For demand as opposed to orders.
Using need-by weeks as opposed to delivery weeks.
Only looking at major rack types and limiting location info to regions.
o Overview of top services that got cut. Globally, per region and per rack type.
o Overview of top services that will pull from spares. Globally, per region and per rack type.
o Overview of data discrepancies when compared to CORD, to capture last-minute changes in CORD (due to urgent business needs) that were not reflected in EAP.

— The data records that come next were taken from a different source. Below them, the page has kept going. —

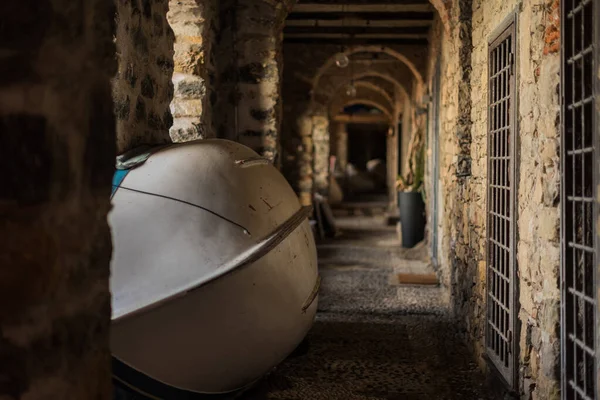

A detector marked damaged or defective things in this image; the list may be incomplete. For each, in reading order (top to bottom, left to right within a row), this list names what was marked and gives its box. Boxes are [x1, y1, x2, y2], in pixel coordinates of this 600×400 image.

rusty metal grille [486, 15, 516, 388]
rusty metal grille [560, 0, 596, 396]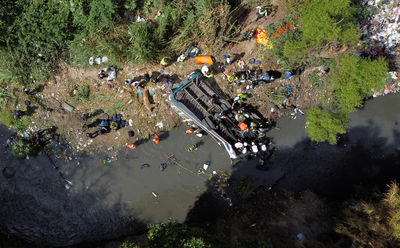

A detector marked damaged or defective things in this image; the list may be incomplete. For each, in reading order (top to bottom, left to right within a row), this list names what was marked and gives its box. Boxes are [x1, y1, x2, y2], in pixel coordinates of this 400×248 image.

overturned bus [166, 72, 268, 160]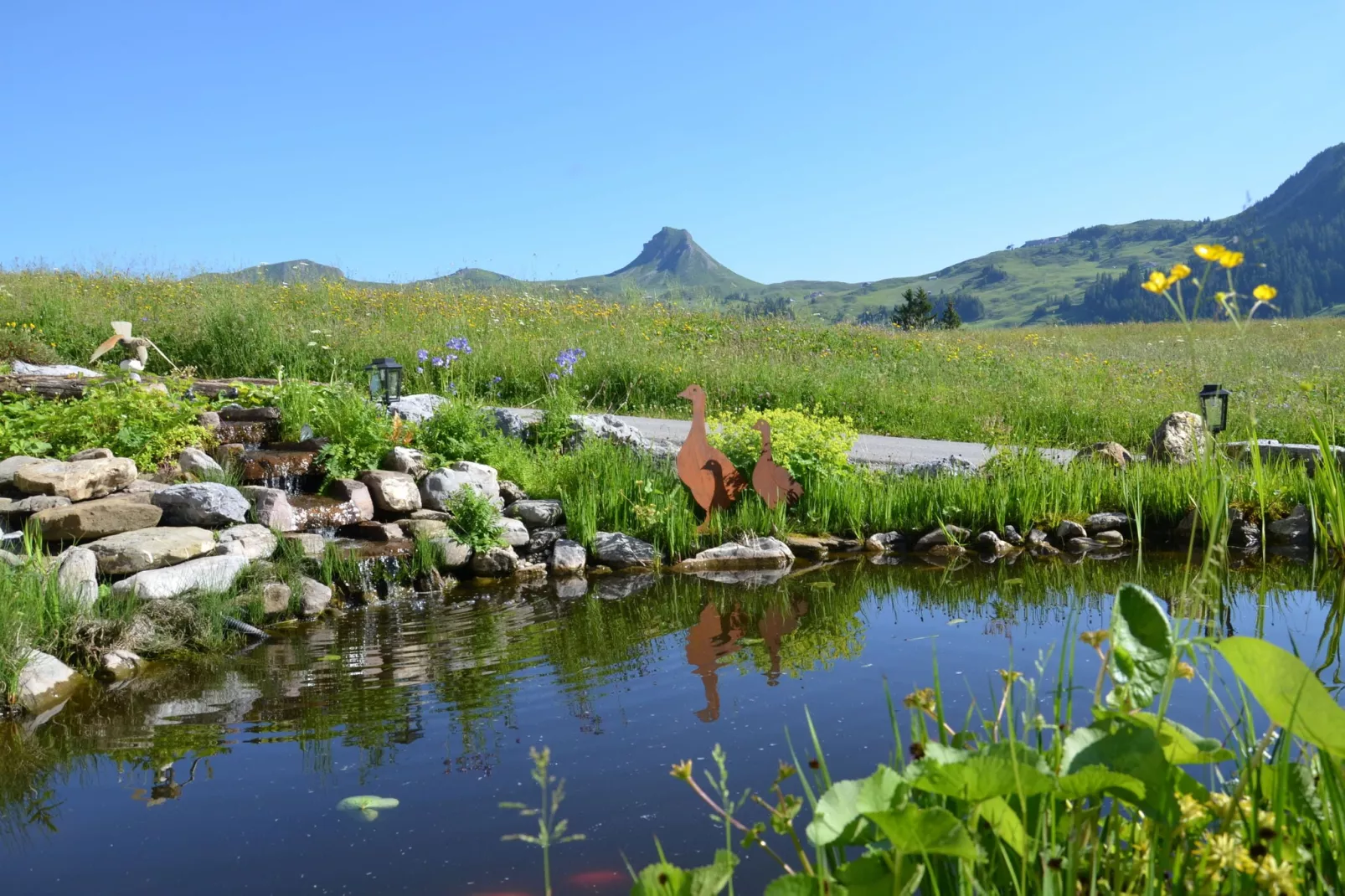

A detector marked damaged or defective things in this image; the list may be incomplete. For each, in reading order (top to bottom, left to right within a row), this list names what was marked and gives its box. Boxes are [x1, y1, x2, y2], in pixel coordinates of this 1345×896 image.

rusted garden ornament [90, 318, 177, 379]
rusted garden ornament [678, 382, 753, 530]
rusty metal goose silhouette [678, 384, 753, 530]
rusted garden ornament [747, 417, 796, 506]
rusty metal goose silhouette [747, 417, 796, 506]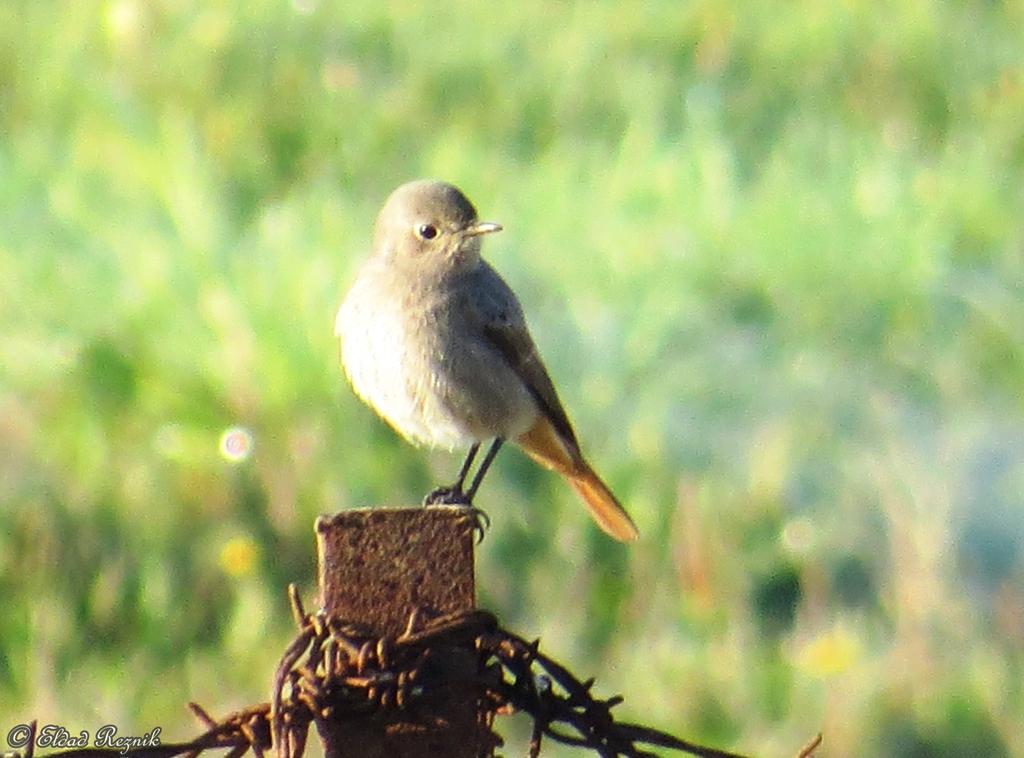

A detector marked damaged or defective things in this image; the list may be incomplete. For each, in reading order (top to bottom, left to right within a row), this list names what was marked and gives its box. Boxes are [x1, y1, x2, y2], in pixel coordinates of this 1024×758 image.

rusty metal post [311, 503, 491, 758]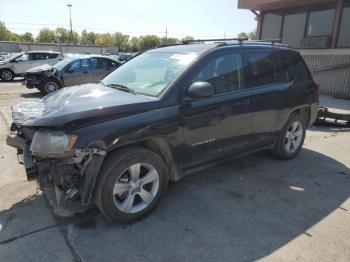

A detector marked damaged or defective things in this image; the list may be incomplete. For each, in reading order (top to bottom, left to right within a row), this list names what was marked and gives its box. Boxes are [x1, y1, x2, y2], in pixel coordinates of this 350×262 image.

crumpled hood [11, 82, 157, 126]
damaged front end [5, 101, 106, 206]
broken front bumper [5, 133, 106, 205]
cracked bumper fragment [5, 133, 106, 205]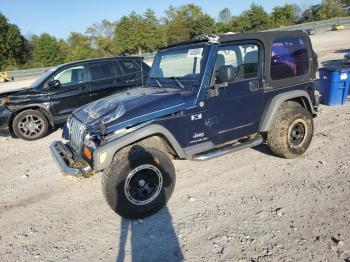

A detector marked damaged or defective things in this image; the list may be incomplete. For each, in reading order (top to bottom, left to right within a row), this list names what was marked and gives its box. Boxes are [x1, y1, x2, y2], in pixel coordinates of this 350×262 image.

damaged front bumper [50, 141, 92, 178]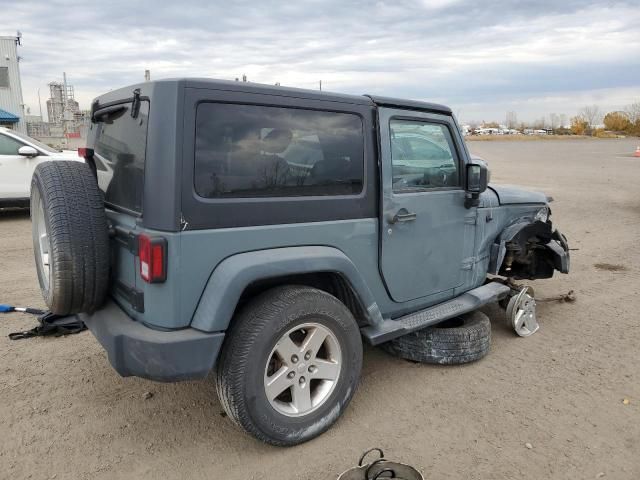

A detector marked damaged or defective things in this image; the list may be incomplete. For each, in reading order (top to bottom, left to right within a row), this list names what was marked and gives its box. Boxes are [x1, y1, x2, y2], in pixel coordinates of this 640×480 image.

detached wheel [29, 161, 109, 316]
detached wheel [216, 284, 362, 446]
damaged jeep [30, 79, 568, 446]
detached wheel [382, 312, 492, 364]
damaged front end [490, 217, 568, 280]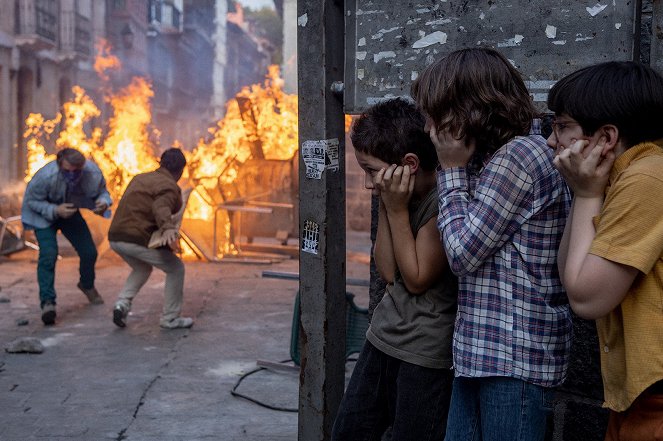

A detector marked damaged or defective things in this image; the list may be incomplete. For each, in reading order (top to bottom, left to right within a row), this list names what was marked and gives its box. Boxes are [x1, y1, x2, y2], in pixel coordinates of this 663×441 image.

peeling paint [412, 31, 448, 48]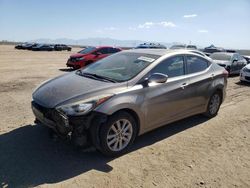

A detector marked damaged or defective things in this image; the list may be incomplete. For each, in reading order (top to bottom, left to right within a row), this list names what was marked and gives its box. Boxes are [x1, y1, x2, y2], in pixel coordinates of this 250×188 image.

damaged front bumper [31, 101, 106, 147]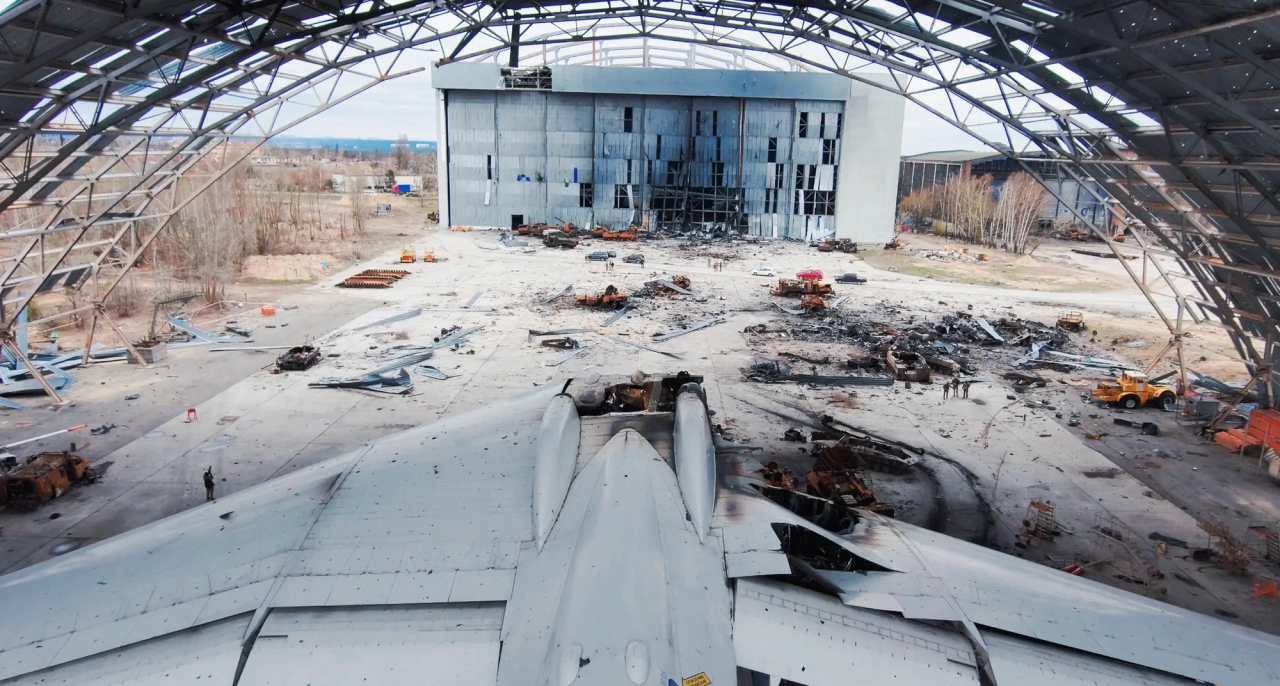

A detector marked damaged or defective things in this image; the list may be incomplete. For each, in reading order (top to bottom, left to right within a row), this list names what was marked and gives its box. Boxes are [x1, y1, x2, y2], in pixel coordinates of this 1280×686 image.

burned hangar facade [436, 64, 904, 242]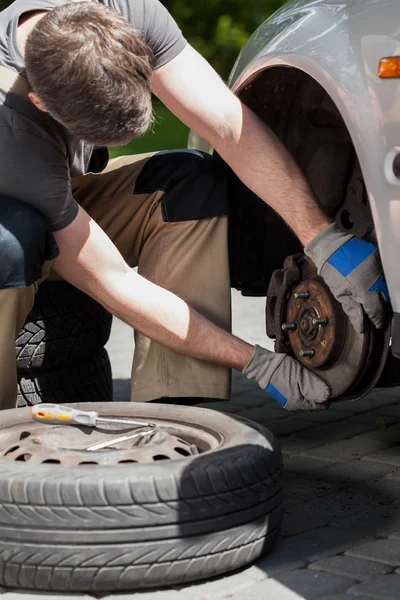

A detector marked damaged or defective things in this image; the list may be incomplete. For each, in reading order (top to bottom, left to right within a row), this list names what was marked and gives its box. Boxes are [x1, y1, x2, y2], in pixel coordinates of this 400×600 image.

car's exposed brake assembly [268, 253, 392, 398]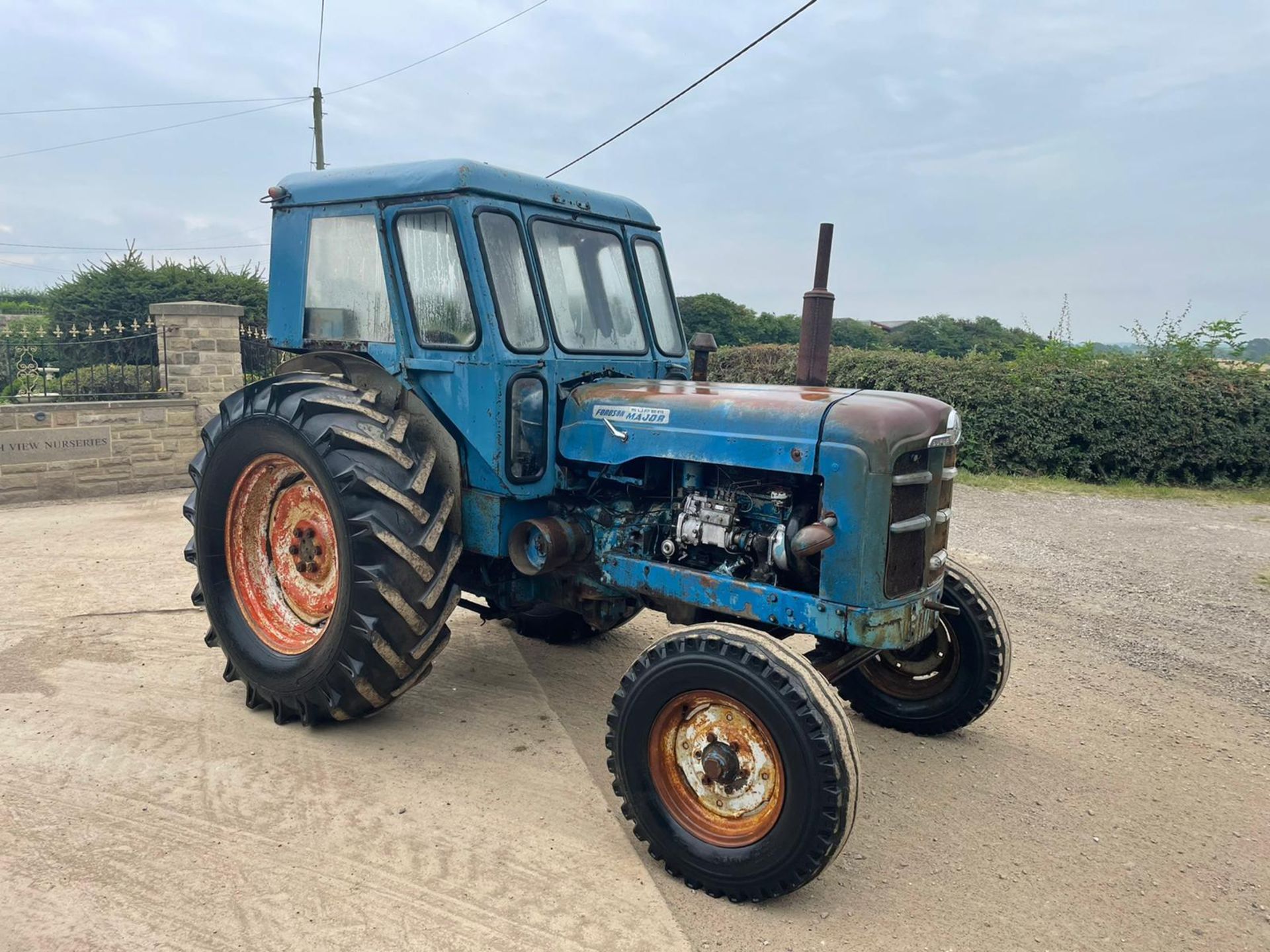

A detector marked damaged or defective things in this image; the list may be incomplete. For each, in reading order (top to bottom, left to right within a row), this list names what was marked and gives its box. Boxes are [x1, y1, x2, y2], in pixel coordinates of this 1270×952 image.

rusty red wheel rim [226, 454, 340, 654]
rusty red wheel rim [655, 695, 782, 848]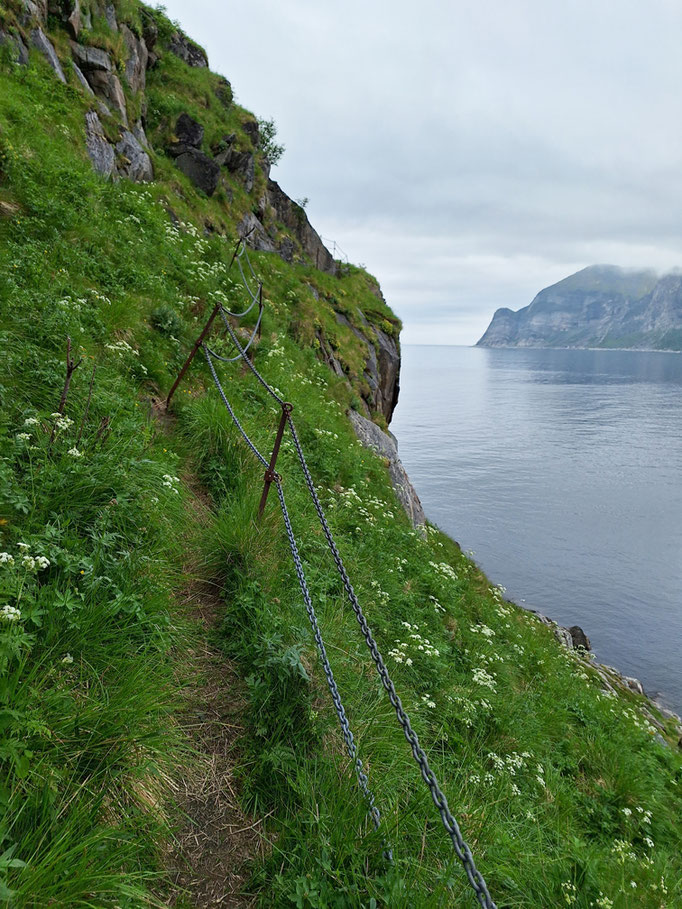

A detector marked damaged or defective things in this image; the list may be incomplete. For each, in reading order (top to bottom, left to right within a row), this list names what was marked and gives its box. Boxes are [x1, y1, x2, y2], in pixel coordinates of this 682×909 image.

rusty metal post [165, 302, 220, 408]
rusty metal post [258, 402, 292, 516]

Capacity Requests Portal (CRP)
o End of quarter summary report for planned quotas, operational quotas and allocations.
o Broken out by Product Group (or Product or Service), major rack type and region.
o Status report for a Product Group (or Product or Service) in terms of allocations against operational quota and remaining headroom.
o Headroom broken down by major rack type and region.

HW Refresh Portal (HWR)
o Reconciliation report that ensures orders (in CORD) exceed agreed counts (in the HW Refresh Portal) to support all migrating clusters.
o An initial reconciliation view already exists in the HW Refresh Portal.

On Demand Planner (ODP)
o Output of regionalization module broken out by Product Group, rack type and region.
o Variety of views used to present the ODP data in leadership meetings that have already been compiled in a number of slide decks.

CODE AND DATA MANAGEMENT
There are a number of platform pieces related to code and data management, namely:
Moving and refactoring codebase around to be consistent across all systems in CaMPe.
Writing integration and unit tests where needed.
Writing performance benchmarks for our APIs and UIs.
Excel support for data pulled out of various systems to enable various types of analyses needed by our stakeholders.
Helping with oncall rotations, especially in terms of debugging legacy systems that often involve finding data integrity problems, as opposed to requiring any code changes.


REVAMPING W8 DASHBOARD
There is a need to revamp the W8 dashboard, based on guidance from CEA members, to make the data more actionable,
and more connected to utilization statistics (and other views) in Overwatch. Possibly cleaning up and generalizing the underlying data pipelines as well.